:: TAREFA PEDIDA ::
Segundo o texto sobre a Ordem do Interser, a que se dedicaram os primeiros seis membros ao entrar na Ordem? Liste todos os itens.

:: TEXTO DA PÁGINA ::
As Catorze Práticas de Plena Consciência

by Thich Nhat HanhJanuary 5, 2025

Os Catorze Treinamentos de Plena Consciência são uma destilação moderna dos preceitos tradicionais do Bodhisattva do Budismo Mahayana, criados por Thich Nhat Hanh em Saigon, em 1966.

Monásticos e amigos leigos que fizeram um voto formal para receber, estudar e observar esses catorze treinamentos são conhecidos como “Membros da Ordem do Interser”. A Ordem do Interser, através da linhagem de Plum Village de Thich Nhat Hanh, pertence à tradição Linji (Rinzai) do Budismo Zen.

Os primeiros seis membros da Ordem eram colegas e estudantes de Thich Nhat Hanh, que trabalhavam com ele para aliviar o sofrimento causado pela guerra no Vietname. Ao ingressar na Ordem do Interser, dedicaram-se à prática contínua da plena consciência, comportamento ético e ação compassiva na sociedade.

Atualmente, esses Catorze Treinamentos delineiam uma maneira de praticar harmoniosamente em comunidade, seguida pelos residentes de todos os centros de prática monástica internacionais na tradição de Plum Village. Há agora mais de 2.000 homens e mulheres leigos Membros da Ordem do Interser ativos em comunidades locais ao redor do mundo.

Para saber mais sobre os Catorze Treinamentos de Plena Consciência e como estão sendo aplicados no mundo de hoje, visite o site da Ordem Internacional do Interser.

:: DADOS EXIBIDOS ::
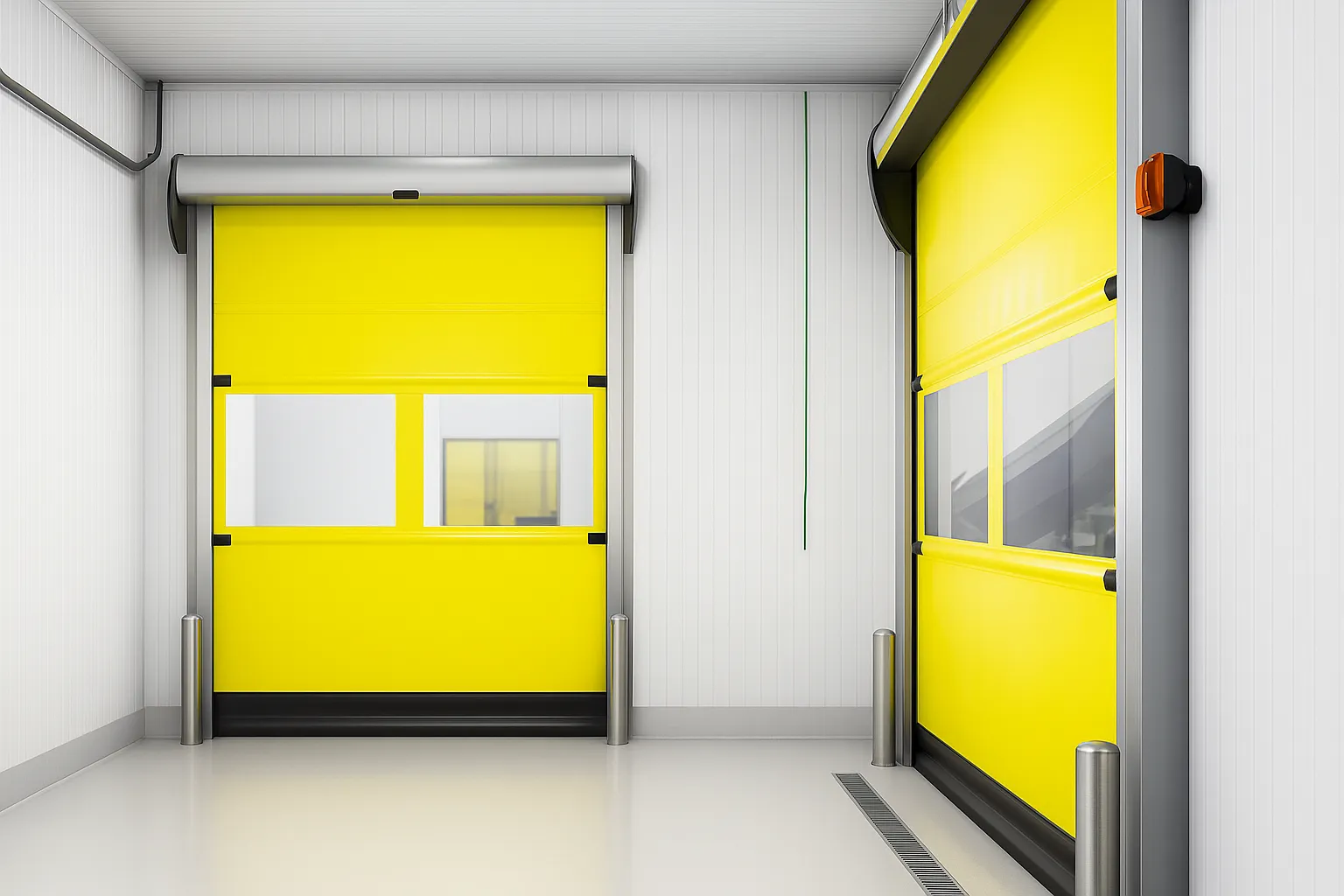 Puerta rápida de lona amarilla.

:: RESPOSTA ::
- prática contínua da plena consciência
- comportamento ético
- ação compassiva na sociedade